Mgr Villot et l’évêque de Grenoble : la patate chaude abbé Pierre
Alors qu’il a reçu la visite de l’abbé Pierre, Mgr Villot écrit encore à l’évêque de Grenoble le 11 septembre 1958 : « Il ne faudrait donc pas, ai-je dit à l’abbé Pierre, créer un imbroglio à la faveur d’une pluralité d’interventions : c’est avec Mgr l’évêque de Grenoble que doit être, en définitive, cherchée la solution du problème […] L’abbé Pierre m’a alors affirmé sa résolution d’obéir, de ne rien faire qui puisse amener un risque de scandale et de se conformer aux directives qu’il recevrait. « Mais, a-t-il ajouté, faut-il, par crainte d’un scandale, achever un pauvre homme ? » […] J’ai tenu à mettre le résumé de cette conversation sous les yeux de votre Excellence puisqu’elle aura sans doute la tâche difficile d’aider l’abbé Pierre à trouver un point d’atterrissage.
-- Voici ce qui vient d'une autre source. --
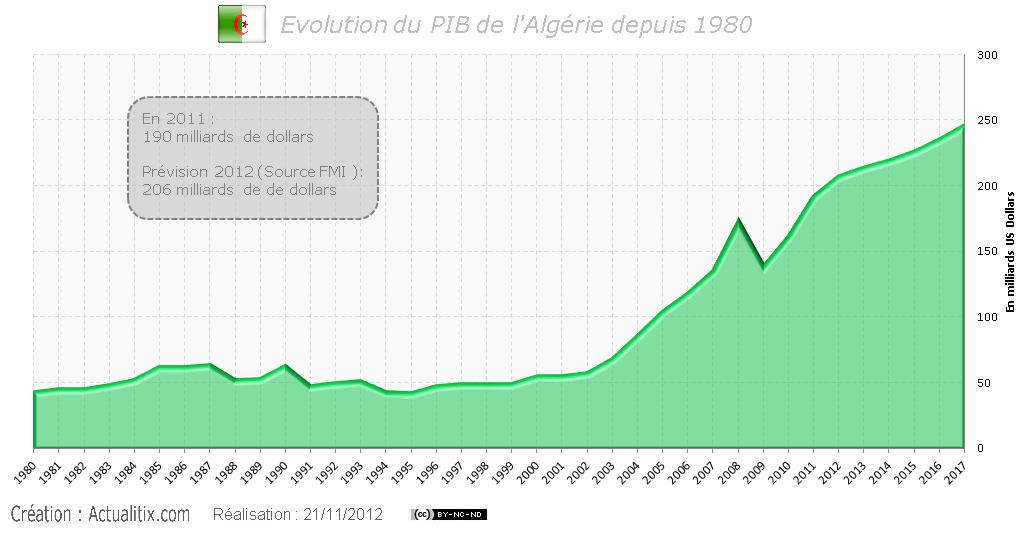 PIB de l'Algérie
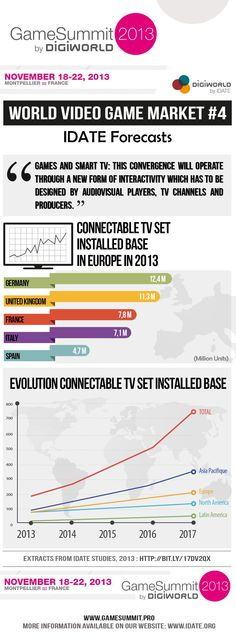 Forecasts Connectable TV Set in Europe 2013 Video Game Industry, Infographics, Charts, Gaming, Europe, Mood, Marketing, Tv, Graphics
Il est vrai que ce ne sera sans doute pas avant quelques mois, car il m’a paru bien délabré et plus émotif que jamais. »
Face à l’absence de réponse de Mgr Fougerat, Mgr Villot insiste par peur du scandale
« N’ayant jamais reçu de réponse de votre chère Excellence, je suis un peu découragé. Si l’abbé Pierre était un inconnu, je classerais le dossier. Mais, devant le grave danger de scandale que comporterait son retour aux activités antérieures, je ne crois pas, en conscience, pouvoir rester purement passif […] Je ne voudrais pas, en effet, avoir à me reprocher, dans quelques mois, les conséquences d’un abandon de cette affaire, alors que je sais, par ailleurs, de quelle gravité sont les faits qui pourraient revenir à la surface. »
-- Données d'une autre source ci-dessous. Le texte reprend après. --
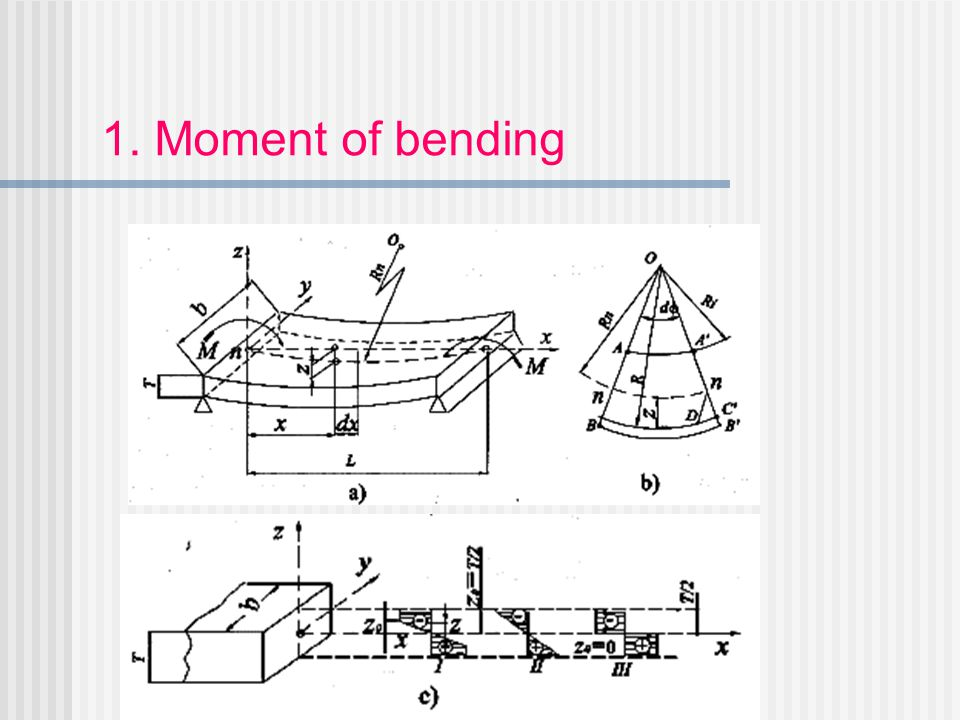 1. Moment of bending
Et Mgr Fougerat cherche à lui refourguer la « patate chaude » !
« Je demeure surpris de la façon dont il semble rejeter sur le seul évêque de Grenoble la responsabilité de la situation actuelle : la majorité des détails et des décisions ont été si tardivement et si incomplètement connues de lui… […] et récemment encore, que d’imprécisions… J’aimerais reprendre avec vous le fil de tout cela. Votre lettre témoigne d’un éventuel recours au concile. Si cette démarche devient un jour nécessaire, je pense bien qu’elle serait faite par vous au nom des plus hautes autorités que vous représentez dans cette affaire. »
Retour sur la tribune de Mgr Eric de Moulins-Beaufort
Il y a seulement quelques jours, Mgr Eric de Moulins-Beaufort indiquait dans une tribune que si l’abbé Pierre était un électron libre, c’était du fait de son mode de vie.
L’abbé Pierre a presque toujours vécu à distance de tout cadre proprement ecclésial. Mettre en cause l’Église et le célibat sacerdotal n’est pas à la hauteur de ce que les agressions sexuelles commises par l’abbé Pierre nous obligent encore à voir.
Non seulement ce n’est pas une excuse, mais en plus, nous découvrons aujourd’hui que l’évêque de Grenoble qui avait autorité sur lui assumait peu ses responsabilités, et cherchait surtout à renvoyer la responsabilité à Mgr Villot et au bureau central de l’assemblée des cardinaux et archevêques de France.